Trino
Fast distributed SQL query engine for big data analytics with Keycloak authentication.
Overview
This module deploys Trino using the official Helm chart with:
- Keycloak OAuth2 authentication for Web UI access
- Password authentication for programmatic clients (Metabase, Querybook, etc.)
- Access control with user impersonation for multi-user query attribution
- PostgreSQL catalog for querying PostgreSQL databases
- Iceberg catalog with Lakekeeper (optional)
- TPCH catalog with sample data for testing
- Traefik integration with proper header forwarding
Prerequisites
- Kubernetes cluster (k3s)
- Keycloak installed and configured
- PostgreSQL cluster (CloudNativePG)
- MinIO (optional, for Iceberg catalog storage backend)
- Lakekeeper (optional, required before enabling Iceberg catalog for Trino)
- External Secrets Operator (optional, for Vault integration)
Installation
Basic Installation
just trino::install
You will be prompted for:
- Trino host (FQDN): e.g.,
trino.example.com - PostgreSQL catalog setup: Recommended for production use
- Iceberg catalog setup: Optional, enables Iceberg REST catalog via Lakekeeper with MinIO storage
What Gets Installed
- Trino coordinator (1 instance)
- Trino workers (2 instances by default)
- OAuth2 client in Keycloak
- Password authentication for JDBC/Querybook access
- Traefik Middleware for X-Forwarded-* header injection
- Access control with impersonation rules (admin can impersonate any user)
- PostgreSQL catalog (if selected)
- Iceberg catalog with Lakekeeper (if Iceberg catalog selected)
- Keycloak service account enabled for OAuth2 client credentials flow
lakekeeperclient scope added to Trino client- MinIO credentials configured for storage backend
- TPCH catalog with sample data
Note: Trino runs HTTP-only internally.
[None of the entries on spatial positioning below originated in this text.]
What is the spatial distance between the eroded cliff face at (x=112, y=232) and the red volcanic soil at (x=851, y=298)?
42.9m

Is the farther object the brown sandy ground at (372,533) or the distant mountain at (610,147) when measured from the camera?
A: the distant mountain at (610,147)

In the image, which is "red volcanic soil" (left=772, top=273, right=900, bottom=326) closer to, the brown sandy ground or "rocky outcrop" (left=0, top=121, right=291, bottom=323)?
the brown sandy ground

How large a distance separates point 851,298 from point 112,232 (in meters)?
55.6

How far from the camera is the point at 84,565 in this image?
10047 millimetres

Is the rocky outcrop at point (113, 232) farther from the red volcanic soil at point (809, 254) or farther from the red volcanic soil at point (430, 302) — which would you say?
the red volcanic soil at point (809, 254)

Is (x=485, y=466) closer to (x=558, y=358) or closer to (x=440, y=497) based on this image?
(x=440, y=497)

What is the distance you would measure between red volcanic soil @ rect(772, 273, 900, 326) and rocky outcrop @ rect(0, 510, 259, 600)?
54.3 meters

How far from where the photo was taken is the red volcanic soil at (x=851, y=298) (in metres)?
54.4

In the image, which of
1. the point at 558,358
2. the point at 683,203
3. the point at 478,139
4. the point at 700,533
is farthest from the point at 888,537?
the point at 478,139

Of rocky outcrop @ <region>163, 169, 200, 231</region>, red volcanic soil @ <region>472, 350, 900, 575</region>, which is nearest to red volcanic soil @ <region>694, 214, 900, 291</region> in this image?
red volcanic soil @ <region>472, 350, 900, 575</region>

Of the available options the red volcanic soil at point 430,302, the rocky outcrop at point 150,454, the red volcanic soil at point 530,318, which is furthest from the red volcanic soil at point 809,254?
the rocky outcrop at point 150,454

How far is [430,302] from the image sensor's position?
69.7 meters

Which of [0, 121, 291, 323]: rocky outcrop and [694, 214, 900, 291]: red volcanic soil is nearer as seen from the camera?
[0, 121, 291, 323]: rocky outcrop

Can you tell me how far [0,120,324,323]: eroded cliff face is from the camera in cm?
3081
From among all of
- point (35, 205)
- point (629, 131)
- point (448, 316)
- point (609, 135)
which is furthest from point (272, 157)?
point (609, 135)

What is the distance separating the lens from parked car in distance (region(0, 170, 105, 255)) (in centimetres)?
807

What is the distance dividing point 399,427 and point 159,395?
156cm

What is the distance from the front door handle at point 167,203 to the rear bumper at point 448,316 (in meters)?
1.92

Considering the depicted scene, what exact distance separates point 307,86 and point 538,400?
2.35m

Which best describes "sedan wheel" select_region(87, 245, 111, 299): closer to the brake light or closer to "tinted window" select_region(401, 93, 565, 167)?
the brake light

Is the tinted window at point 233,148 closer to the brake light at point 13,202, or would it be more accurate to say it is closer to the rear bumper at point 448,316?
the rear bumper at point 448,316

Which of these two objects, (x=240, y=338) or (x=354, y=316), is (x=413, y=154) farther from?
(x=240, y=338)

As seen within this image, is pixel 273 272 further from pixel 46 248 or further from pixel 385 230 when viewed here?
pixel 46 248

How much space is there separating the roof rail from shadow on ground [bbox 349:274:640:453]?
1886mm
HTTPS is provided by Traefik Ingress, which handles TLS termination.
Configuration
Environment variables (set in .env.local or override):
TRINO_NAMESPACE=trino # Kubernetes namespace
TRINO_CHART_VERSION=1.41.0 # Helm chart version
TRINO_IMAGE_TAG=477 # Trino version
TRINO_COORDINATOR_MEMORY=4Gi # Coordinator memory
TRINO_COORDINATOR_CPU=2 # Coordinator CPU
TRINO_WORKER_MEMORY=4Gi # Worker memory
TRINO_WORKER_CPU=2 # Worker CPU
TRINO_WORKER_COUNT=2 # Number of workers
Memory Configuration
Trino has a three-layer memory architecture that must be properly configured:
Memory Layers
-
Kubernetes Memory (
TRINO_WORKER_MEMORY,TRINO_COORDINATOR_MEMORY)- Physical memory allocated to the pod by Kubernetes
- Example:
1500Mi,2Gi,4Gi - This is the total memory limit for the entire container
-
JVM Heap (
TRINO_WORKER_JVM_HEAP,TRINO_COORDINATOR_JVM_HEAP)- Memory available to the Java process
- Example:
1500M,2G,4G - Typically 70-80% of Kubernetes memory
- Must be less than Kubernetes memory to leave room for off-heap memory
-
Query Memory Per Node (currently hardcoded to
1GB)- Memory Trino can use for query execution on each node
- Configured in
config.propertiesasquery.max-memory-per-node - Must be significantly less than JVM heap to allow for heap headroom
Memory Relationship
Kubernetes Memory (e.g., 1500Mi)
└─ JVM Heap (e.g., 1500M, ~100%)
└─ Query Memory (1GB) + Heap Headroom (~365MB)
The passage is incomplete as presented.